In the qualitative enterprise user Hadoop survey conducted by Dataguise, data from 62 enterprise respondents was collected during the recently held O’reilly Strata and RSA Conferences. Key findings of the survey included the following:
• 80% of the enterprises surveyed feel it is important to know whether sensitive data is stored in their Hadoop environment.
• 77% feel it is important to protect access to the sensitive data stored in their Hadoop environment.
• 33% store sensitive data in Hadoop, including social security numbers, credit card numbers and addresses.
• 43% of survey participants are currently testing Hadoop and 31% have active production environments.
• Data in Hadoop environments consists primarily of log files (55%), followed by structured DBMS data (36%) and mixed data types (24%).
• Company divisions using Hadoop include marketing (28%), sales (23%), customer support (23%) and the balance by other divisions.
• Major challenges faced during Hadoop implementations include lack of skills (35%), Hadoop usability (23%) and security management (21%).
As petabytes of new data accumulate and propagate across businesses, much of this data comes from external sources and from customer interaction channels, such as web sites, call centers, Facebook, and Twitter. Other data originates from traditional data repositories such as RDBMS and file servers. To mine these large volumes and varieties of data in a cost efficient way, companies are adopting new technologies such as Apache Hadoop. Line of business managers are benefiting from Hadoop and its ability to enable the analysis of data patterns previously inaccessible but security officers are concerned about the nature of the information and its uncontrolled accessibility. They are well aware of the potential catastrophic financial losses and the brand damage that compliance breaches can cause to their business.
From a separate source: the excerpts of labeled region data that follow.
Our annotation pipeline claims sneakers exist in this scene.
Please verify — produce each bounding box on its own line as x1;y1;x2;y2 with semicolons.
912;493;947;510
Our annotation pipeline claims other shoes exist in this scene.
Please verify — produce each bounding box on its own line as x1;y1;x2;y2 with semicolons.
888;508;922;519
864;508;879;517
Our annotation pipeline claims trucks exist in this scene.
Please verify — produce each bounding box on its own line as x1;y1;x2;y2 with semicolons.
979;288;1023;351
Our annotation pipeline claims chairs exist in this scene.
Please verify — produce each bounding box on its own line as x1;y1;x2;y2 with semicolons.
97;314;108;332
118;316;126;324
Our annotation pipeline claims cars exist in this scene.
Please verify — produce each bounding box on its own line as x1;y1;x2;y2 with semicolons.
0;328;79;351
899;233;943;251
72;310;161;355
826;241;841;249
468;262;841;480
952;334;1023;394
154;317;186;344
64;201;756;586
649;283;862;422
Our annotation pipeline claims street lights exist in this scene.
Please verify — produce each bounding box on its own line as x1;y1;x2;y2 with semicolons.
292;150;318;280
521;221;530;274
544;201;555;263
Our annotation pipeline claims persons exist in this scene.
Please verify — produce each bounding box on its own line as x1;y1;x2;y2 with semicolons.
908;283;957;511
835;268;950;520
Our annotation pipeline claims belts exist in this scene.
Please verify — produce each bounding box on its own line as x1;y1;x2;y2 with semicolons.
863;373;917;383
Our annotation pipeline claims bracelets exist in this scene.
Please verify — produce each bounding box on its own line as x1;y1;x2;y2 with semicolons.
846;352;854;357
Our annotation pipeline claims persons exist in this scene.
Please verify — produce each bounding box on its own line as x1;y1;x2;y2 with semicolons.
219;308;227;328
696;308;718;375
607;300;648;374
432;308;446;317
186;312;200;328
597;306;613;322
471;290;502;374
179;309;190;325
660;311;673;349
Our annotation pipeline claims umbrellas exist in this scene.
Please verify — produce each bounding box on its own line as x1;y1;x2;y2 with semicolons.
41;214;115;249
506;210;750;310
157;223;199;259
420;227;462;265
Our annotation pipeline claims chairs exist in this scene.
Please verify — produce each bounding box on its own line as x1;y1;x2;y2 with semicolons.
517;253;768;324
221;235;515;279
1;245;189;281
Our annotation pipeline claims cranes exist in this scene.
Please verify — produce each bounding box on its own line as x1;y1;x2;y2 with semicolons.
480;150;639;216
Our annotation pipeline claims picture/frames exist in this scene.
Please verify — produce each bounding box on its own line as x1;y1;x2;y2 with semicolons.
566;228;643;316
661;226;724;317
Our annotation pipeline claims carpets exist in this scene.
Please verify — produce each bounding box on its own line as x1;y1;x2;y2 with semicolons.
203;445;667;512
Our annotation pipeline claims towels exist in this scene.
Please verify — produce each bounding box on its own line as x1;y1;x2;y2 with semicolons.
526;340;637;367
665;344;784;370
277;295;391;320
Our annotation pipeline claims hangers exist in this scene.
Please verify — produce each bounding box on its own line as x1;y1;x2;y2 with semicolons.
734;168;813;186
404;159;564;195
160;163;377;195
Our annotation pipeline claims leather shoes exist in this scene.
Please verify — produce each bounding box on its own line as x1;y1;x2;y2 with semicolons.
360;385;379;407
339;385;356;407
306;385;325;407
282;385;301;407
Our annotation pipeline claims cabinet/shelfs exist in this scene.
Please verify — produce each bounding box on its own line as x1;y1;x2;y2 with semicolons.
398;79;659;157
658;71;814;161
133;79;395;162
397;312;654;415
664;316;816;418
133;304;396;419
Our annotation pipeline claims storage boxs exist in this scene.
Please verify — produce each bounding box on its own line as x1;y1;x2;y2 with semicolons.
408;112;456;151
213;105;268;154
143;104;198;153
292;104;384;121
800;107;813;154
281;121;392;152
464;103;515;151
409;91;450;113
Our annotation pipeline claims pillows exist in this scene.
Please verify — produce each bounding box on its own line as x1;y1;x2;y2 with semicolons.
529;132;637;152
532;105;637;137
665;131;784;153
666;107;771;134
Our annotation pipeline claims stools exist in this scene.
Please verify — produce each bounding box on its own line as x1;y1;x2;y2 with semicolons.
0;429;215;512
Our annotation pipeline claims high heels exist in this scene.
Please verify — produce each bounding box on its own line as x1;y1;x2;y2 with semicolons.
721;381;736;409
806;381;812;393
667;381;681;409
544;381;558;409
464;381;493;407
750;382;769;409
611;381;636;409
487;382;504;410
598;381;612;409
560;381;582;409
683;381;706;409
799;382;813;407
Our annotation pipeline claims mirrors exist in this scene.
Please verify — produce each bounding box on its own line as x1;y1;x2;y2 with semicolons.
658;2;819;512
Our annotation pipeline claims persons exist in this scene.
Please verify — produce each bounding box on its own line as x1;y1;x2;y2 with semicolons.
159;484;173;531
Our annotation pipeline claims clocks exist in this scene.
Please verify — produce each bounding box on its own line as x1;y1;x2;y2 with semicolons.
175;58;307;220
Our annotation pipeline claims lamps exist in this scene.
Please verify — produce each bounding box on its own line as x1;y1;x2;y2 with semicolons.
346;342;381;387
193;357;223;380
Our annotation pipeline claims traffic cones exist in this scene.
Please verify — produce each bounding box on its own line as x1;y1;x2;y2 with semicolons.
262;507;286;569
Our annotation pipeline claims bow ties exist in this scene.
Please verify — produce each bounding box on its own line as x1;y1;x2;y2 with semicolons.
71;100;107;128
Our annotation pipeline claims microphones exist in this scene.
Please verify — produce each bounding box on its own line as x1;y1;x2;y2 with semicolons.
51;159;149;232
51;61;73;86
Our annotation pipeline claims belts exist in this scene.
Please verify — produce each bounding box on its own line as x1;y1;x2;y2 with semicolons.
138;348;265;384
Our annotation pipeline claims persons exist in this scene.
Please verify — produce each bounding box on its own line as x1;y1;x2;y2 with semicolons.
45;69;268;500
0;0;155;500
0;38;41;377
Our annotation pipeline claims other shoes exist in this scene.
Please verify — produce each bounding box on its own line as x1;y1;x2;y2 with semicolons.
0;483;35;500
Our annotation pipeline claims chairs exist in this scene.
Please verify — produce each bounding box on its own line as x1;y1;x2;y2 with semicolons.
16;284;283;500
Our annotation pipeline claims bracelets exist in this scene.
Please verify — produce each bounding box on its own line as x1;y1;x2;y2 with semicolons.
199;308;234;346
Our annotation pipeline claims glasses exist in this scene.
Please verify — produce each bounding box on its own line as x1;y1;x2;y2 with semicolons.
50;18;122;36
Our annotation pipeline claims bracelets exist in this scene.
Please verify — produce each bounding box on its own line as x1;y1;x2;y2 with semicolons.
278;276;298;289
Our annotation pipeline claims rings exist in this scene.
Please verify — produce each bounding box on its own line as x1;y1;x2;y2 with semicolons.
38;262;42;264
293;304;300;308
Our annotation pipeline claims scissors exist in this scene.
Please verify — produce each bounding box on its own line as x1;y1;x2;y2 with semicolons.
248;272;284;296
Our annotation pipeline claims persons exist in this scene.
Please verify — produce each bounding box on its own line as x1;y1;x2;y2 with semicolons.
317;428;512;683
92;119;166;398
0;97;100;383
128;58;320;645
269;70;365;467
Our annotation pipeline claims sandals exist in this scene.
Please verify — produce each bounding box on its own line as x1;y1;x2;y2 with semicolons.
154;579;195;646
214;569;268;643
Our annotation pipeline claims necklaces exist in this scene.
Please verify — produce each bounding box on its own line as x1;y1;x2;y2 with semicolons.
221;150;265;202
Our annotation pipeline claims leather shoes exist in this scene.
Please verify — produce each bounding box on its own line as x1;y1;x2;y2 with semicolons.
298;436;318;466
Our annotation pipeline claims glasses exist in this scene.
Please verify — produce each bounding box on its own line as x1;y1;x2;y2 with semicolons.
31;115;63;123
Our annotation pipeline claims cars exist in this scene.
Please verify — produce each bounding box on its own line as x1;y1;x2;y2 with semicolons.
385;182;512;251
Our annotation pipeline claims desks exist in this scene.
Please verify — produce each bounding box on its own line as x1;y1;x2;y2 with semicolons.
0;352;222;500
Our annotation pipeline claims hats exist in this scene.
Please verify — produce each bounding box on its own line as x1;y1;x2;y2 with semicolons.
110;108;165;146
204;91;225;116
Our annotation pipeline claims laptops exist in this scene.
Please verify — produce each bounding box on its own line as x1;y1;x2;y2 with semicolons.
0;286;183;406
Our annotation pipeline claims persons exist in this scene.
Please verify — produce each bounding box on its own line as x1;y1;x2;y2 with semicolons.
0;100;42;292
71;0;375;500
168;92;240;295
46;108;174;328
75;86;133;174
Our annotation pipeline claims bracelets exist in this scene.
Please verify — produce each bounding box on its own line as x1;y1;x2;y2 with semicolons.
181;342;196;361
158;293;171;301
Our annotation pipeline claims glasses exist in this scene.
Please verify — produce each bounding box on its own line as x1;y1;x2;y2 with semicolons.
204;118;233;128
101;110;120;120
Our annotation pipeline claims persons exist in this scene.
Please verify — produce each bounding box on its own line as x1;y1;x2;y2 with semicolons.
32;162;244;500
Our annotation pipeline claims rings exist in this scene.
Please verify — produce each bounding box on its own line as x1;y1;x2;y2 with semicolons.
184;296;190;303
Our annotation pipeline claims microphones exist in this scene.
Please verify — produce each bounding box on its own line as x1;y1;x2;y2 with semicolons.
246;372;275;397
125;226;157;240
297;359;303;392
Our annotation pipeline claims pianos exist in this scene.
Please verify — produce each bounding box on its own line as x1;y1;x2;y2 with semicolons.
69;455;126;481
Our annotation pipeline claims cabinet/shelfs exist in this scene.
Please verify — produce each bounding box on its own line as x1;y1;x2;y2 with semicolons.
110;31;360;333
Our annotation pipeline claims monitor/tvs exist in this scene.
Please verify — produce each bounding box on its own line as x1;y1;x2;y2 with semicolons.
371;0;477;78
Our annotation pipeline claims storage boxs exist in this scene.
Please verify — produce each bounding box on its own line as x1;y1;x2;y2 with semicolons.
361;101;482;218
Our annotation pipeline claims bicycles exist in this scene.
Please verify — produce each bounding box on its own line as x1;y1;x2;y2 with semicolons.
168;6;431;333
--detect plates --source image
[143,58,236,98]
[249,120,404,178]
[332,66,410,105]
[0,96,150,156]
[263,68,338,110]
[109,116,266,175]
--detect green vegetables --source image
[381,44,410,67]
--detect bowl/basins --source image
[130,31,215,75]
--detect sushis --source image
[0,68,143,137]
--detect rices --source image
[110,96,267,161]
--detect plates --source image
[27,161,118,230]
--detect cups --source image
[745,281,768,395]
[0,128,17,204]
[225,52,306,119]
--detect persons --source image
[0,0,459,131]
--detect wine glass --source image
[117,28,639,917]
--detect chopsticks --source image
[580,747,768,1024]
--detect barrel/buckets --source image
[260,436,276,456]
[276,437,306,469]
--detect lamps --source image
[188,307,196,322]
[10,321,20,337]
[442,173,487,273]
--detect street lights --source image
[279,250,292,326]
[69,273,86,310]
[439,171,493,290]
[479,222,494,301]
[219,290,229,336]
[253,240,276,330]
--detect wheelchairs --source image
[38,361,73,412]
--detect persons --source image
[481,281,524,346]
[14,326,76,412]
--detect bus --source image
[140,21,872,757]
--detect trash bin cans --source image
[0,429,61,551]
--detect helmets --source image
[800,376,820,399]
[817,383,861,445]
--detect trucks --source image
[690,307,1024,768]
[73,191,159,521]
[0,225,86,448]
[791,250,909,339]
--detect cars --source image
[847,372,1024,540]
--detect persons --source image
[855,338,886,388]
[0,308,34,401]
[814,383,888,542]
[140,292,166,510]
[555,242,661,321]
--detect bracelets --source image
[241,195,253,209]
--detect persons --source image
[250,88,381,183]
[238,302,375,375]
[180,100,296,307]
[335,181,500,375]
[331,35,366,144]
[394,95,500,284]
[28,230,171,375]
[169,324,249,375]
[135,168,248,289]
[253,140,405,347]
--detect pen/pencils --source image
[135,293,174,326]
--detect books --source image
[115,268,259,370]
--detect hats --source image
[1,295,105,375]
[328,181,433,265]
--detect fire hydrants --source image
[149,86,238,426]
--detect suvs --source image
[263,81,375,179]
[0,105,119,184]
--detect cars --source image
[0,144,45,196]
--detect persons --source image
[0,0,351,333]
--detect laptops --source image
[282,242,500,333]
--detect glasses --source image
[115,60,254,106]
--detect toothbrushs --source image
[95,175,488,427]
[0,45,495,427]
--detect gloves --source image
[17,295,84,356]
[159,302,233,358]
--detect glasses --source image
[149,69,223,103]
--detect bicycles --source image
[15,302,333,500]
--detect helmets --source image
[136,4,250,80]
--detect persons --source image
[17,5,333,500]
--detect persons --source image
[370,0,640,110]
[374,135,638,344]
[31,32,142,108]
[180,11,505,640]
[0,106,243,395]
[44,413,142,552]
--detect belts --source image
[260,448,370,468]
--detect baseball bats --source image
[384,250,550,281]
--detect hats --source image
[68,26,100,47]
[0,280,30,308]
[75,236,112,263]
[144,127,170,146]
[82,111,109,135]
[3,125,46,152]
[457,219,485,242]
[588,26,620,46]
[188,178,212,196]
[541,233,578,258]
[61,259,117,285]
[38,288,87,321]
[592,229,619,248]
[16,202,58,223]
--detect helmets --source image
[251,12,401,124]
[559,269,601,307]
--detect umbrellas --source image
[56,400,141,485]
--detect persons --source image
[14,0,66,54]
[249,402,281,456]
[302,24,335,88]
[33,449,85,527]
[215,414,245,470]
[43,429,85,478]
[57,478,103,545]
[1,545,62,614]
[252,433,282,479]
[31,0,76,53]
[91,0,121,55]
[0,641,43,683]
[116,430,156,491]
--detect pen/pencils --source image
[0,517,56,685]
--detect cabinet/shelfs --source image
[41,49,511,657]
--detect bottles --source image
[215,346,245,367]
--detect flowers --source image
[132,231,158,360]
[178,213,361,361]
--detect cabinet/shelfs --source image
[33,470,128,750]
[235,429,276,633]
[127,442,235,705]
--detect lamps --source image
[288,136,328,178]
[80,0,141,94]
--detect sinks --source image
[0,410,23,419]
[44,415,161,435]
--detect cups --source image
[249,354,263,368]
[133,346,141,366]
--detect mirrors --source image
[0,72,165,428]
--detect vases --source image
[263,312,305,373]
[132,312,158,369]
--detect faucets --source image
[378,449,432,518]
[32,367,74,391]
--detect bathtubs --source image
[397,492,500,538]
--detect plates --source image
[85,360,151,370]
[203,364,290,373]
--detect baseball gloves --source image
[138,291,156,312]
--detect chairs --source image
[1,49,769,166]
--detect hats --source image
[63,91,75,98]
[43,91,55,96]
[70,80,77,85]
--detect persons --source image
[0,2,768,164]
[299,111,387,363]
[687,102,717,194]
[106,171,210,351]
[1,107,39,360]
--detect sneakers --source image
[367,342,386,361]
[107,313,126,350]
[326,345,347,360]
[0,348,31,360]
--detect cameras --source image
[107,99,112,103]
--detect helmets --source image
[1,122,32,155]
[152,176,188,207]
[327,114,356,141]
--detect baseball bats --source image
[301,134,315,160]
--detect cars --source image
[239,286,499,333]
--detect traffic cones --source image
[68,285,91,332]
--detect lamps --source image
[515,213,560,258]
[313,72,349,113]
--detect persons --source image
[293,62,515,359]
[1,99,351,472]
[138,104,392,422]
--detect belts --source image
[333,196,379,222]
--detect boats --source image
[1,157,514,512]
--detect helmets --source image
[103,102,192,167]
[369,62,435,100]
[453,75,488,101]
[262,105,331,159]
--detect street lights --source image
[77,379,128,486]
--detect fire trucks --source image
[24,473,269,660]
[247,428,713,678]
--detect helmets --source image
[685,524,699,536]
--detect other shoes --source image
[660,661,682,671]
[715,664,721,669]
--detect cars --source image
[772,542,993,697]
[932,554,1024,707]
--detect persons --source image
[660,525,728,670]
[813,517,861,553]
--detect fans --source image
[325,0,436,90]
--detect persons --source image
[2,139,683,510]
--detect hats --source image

To address the challenges of Hadoop data privacy, organizations require proactive detection and protection. The ability to locate and identify sensitive data across all Hadoop clusters provides compliance experts with the intelligence and assurance they need to evaluate a company's exposure and risk. Depending on the types of data, a solution that enforces the appropriate remediation policies, such as data masking or data quarantine, should remain a priority. Additionally, the ability to centrally manage and schedule detection and protection actions will make compliance enforcement transparent and automatic across all instances of Hadoop, on premises and in the cloud.
“Organizations require a straightforward and economical way to determine where sensitive data is and how to effectively secure their Hadoop environments,” said Manmeet Singh, CEO, Dataguise. “The data here shows that data privacy protection is important to Hadoop users and they are actively engaging security personnel to find ways to detect and protect sensitive data to meet compliance requirements. Using solutions such as DG for Hadoop™ by Dataguise allows for proactive actions to be taken while alleviating the complexity and cost of data privacy protections.”